# My Uzi Weighs Two Tons



## priorwomanmarine (Nov 3, 2011)

Daniel, Matthew and I had a Uzi Weighs a Ton Herfing in Summerville, SC. I love getting with the boys to herf. Daniel brought his stash of Uzi Weighs a Ton. Thought I would share some pics. Somehow I ended up with two. Let's face it....I can't let a awesome cigar go to waste.


----------



## ShortFuse (Jun 6, 2011)

Looks like a good time! Happy Thanksgiving!


----------



## Hannibal (Apr 22, 2011)

I'm still wanting to try one. I've heard they are delicious!

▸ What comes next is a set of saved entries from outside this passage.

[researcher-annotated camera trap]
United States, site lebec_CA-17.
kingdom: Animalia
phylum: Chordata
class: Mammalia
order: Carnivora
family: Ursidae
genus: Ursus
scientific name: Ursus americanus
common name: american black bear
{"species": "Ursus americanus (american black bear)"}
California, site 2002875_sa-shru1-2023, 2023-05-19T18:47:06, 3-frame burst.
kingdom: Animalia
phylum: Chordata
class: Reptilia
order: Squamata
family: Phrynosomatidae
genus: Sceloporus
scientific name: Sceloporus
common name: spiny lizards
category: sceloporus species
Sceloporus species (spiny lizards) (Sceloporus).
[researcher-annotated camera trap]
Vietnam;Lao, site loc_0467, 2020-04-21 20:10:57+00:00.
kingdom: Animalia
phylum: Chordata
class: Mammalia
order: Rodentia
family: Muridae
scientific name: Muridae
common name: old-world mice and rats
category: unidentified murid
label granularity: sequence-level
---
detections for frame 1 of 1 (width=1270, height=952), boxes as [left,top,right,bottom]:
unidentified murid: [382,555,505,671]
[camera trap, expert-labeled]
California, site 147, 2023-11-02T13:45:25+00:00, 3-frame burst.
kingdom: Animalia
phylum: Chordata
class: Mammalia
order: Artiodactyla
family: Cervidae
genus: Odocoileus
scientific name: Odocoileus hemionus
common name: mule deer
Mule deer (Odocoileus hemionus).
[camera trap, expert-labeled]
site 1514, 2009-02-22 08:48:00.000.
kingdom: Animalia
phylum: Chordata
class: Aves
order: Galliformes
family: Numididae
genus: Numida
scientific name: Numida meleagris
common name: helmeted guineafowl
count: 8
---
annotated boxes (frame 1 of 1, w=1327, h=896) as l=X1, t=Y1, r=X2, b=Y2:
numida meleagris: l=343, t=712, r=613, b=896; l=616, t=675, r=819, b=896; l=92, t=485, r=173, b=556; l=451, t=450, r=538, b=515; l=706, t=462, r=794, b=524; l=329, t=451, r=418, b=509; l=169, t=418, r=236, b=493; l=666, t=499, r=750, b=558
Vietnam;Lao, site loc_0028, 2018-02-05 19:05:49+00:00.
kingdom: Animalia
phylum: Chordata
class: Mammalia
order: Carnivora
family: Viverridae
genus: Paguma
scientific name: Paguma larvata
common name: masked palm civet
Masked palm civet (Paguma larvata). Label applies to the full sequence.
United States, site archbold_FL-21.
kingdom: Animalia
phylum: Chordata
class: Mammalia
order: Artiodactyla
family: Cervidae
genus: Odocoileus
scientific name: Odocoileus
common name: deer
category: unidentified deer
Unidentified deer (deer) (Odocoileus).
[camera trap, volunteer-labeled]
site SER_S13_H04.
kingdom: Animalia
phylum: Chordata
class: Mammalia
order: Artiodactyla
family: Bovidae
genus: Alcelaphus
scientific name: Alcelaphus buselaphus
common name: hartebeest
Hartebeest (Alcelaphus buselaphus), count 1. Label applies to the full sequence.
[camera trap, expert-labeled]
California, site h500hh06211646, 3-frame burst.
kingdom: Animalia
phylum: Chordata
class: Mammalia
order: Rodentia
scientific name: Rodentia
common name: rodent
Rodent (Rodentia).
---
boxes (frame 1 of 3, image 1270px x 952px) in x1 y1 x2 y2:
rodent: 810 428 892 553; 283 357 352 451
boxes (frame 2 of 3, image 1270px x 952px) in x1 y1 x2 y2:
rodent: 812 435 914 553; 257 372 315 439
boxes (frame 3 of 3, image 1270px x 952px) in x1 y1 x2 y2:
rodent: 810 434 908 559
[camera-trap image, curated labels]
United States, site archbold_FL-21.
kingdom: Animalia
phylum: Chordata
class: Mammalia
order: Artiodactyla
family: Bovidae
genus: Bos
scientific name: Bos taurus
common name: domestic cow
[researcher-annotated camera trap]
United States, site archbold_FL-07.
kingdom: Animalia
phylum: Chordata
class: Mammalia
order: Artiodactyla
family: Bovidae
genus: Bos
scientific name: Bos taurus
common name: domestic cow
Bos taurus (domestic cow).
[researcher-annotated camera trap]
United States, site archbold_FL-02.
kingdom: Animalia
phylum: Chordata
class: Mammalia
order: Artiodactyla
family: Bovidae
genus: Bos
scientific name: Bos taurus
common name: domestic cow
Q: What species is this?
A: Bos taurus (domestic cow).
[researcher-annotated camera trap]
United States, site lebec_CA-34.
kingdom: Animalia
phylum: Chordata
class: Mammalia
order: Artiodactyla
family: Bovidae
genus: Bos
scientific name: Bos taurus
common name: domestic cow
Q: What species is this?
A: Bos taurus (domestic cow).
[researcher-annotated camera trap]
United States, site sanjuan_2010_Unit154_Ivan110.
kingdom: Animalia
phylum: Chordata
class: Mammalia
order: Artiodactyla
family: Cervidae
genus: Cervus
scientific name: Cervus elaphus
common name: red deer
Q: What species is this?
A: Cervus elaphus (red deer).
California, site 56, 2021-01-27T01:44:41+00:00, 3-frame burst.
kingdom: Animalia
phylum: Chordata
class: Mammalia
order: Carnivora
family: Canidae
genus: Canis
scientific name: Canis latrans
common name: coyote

Looks like a very good time was had. I'm jealous!


----------



## thebayratt (Jun 4, 2009)

The Uzi is an awesome smoke!

Thanks for the pics!


----------



## Packerjh (Nov 29, 2009)

very nice! I too am jealous...haven't had that cigar yet!


----------



## bwhite220 (May 15, 2011)

Double barrel please!! Hahahaha - great job!

I can't wait to try one of those. Maybe one day soon as my local B&M told me he is trying to get them in. We shall see!


----------



## TNTitan (Nov 7, 2011)

looks meaty!


----------



## priorwomanmarine (Nov 3, 2011)

I was glad that Daniel was willing to share these. We are all going to have to get together and bring our UZI's. Any Puffers out there game for an UZI get together?


----------



## Staxed (Oct 16, 2011)

I had a fun time, smoking my second Uzi made me wish I had more than 5 left...might have to get a few next month again so I have some to rest for a while.


----------



## primetime76 (Feb 8, 2011)

Looks like a great time was had by all...love it! My b&m is supposed to be getting the uzi...can't wait to try them!


----------